Task brief » Transcribe every line of the records verbatim.

Given records »
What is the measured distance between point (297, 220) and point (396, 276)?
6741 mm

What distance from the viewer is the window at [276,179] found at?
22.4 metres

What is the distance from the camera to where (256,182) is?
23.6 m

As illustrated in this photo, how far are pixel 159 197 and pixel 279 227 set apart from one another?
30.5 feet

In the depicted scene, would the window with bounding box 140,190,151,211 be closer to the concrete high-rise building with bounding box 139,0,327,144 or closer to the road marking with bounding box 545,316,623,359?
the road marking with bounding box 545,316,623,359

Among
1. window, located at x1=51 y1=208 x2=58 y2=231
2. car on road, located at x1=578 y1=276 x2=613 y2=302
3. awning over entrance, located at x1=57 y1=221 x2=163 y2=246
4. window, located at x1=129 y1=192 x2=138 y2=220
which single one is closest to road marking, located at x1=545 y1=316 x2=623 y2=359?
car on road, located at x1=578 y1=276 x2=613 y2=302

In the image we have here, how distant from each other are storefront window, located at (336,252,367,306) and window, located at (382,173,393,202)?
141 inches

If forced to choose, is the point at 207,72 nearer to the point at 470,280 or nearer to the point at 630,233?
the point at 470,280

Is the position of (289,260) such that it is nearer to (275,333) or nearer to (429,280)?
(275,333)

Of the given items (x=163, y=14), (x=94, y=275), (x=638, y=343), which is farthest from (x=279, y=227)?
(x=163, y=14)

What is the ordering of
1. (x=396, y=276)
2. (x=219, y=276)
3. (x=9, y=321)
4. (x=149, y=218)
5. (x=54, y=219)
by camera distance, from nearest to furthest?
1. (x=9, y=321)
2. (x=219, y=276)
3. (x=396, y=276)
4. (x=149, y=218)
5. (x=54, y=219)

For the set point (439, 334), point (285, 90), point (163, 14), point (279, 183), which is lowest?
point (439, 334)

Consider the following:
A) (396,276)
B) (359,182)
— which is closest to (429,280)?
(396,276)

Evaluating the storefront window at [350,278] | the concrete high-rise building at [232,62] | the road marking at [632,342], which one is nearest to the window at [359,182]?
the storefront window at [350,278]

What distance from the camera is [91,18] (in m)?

Output »
What is the measured distance between point (297, 220) and point (396, 276)?
6741 mm

What distance from the viewer is the window at [276,179] found at?
22.4 metres

What is the distance from the camera to where (256,182) is?
23.6 m

As illustrated in this photo, how far are pixel 159 197 and pixel 279 227 set apart from one another?
30.5 feet

In the depicted scene, would the window with bounding box 140,190,151,211 be closer to the concrete high-rise building with bounding box 139,0,327,144 or closer to the road marking with bounding box 545,316,623,359?
the road marking with bounding box 545,316,623,359

Among
1. window, located at x1=51 y1=208 x2=58 y2=231
2. car on road, located at x1=578 y1=276 x2=613 y2=302
3. awning over entrance, located at x1=57 y1=221 x2=163 y2=246
4. window, located at x1=129 y1=192 x2=138 y2=220
which single one is closest to road marking, located at x1=545 y1=316 x2=623 y2=359?
car on road, located at x1=578 y1=276 x2=613 y2=302

In the image we have here, how distant from each other are storefront window, located at (336,252,367,306) and window, located at (382,173,393,202)?
141 inches

If forced to choose, is the point at 207,72 nearer to the point at 470,280 or nearer to the point at 630,233?
the point at 470,280

Is the position of (289,260) such that it is nearer to (275,333) or nearer to (429,280)?
(275,333)

Of the given items (x=163, y=14), (x=94, y=275), (x=638, y=343), which is farthest from (x=279, y=227)?
(x=163, y=14)

What is the ordering of
1. (x=396, y=276)
2. (x=219, y=276)
3. (x=9, y=321)
4. (x=149, y=218)
5. (x=54, y=219)
by camera distance, from nearest to furthest?
1. (x=9, y=321)
2. (x=219, y=276)
3. (x=396, y=276)
4. (x=149, y=218)
5. (x=54, y=219)

For the set point (439, 334), point (285, 90), point (163, 14), point (279, 183), which is lowest?
point (439, 334)

Consider the following:
A) (396,276)
B) (359,182)
— which is closest to (429,280)?
(396,276)

Evaluating the storefront window at [350,278] | the concrete high-rise building at [232,62] | the road marking at [632,342], which one is nearest to the window at [359,182]?
the storefront window at [350,278]

What distance from the camera is [91,18] (in m)?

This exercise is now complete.